# My home made smoke house



## bb53chevpro (Jan 27, 2008)

Here are a few pics of my home made smoke house. As I mentioned before, I was limited to time and cash. It is made from an old garage door. The fire box is made from 3mm thick sheet metal. 

Is the the "thin blue smoke" everyone is looking to get while smoking?


----------



## cowgirl (Jan 27, 2008)

I love it bb53!


----------



## glued2it (Jan 27, 2008)

where there is a smoke house, there is Q!


----------



## desertlites (Jan 27, 2008)

great looking smoke house-I need somthing like that


----------



## gramason (Jan 27, 2008)

Nice lookin smoker.


----------



## richoso1 (Jan 27, 2008)

Well I can see that besides being a smokehead, you're also a handyman. Congrats on a great job!


----------



## bb53chevpro (Jan 27, 2008)

Thanks for all the great responses. But it looks like the conversion to cold smoking (the design of my house) needs more work. One half of the house is smoking better than the other. I will have to come up with some sort of diverter inside the smoke house.


----------



## monty (Jan 27, 2008)

Hey, Smokin' Bro!

You've got a hand up on most folks. Nothing ever works perfectly the first time and a lot can be learned by tinkering up what you have.

Great job and best of luck!

Keep us posted on your progress!

Cheers!


----------



## kookie (Jan 27, 2008)

Good job.

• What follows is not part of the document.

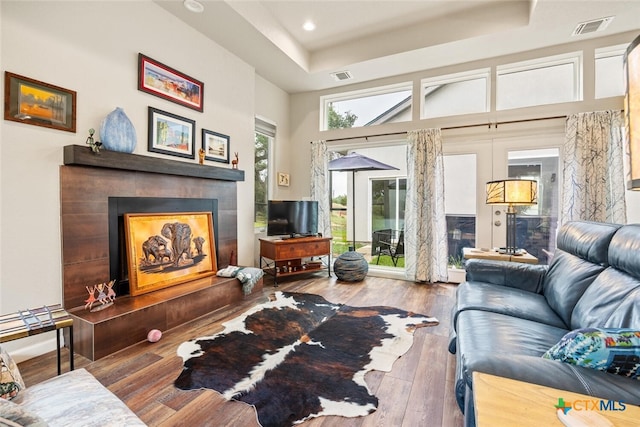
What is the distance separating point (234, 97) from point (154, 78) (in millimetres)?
1142

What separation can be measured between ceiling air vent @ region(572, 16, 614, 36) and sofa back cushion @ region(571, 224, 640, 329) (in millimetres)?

Great way of recyling. 

Kookie


----------



## shooterrick (Jan 27, 2008)

Looks great.  Don"t know enoegh but what about one of those small tiny 4 inch fans to circulate the smoke?


----------



## bb53chevpro (Jan 27, 2008)

To get there, I would have to string out a 100 foot cord. But it is an option. thanks.

Thanks to all for the feed back.
Andy


----------



## bkennedy (Jan 27, 2008)

It looks like you only have a vent in one location...If you are using one vent it needs to be at the farthest point from the inlet smoke or add two vents that you can control the smoke flow with...like the vent stack of a smoker. That would certainly help distribute you smoke more evenly..A circulating fan would always be a plus..


----------



## bb53chevpro (Jan 28, 2008)

On the back side, at the bottom, there is an intake vent the same size. about 3 inches above that is the smoke intake tube (6" dia). What I have found is on that side (where the intake is), the sausage is turning bright red sooner. There fore I might have to extend the tube farther into the smoke house towards the center.


----------



## bb53chevpro (Jan 28, 2008)

Well, the batch I did today was 82lbs. That was mostly on the top rack. So I guess I could probably stuff 150 lbs in there using 2 out of the 3 racks. The third rack is low and would only use it for hot smoking. (have not tried it yet).


----------



## smokey bryan (Jan 28, 2008)

Great looking smoke house, gonna have to build me one one of these days.


----------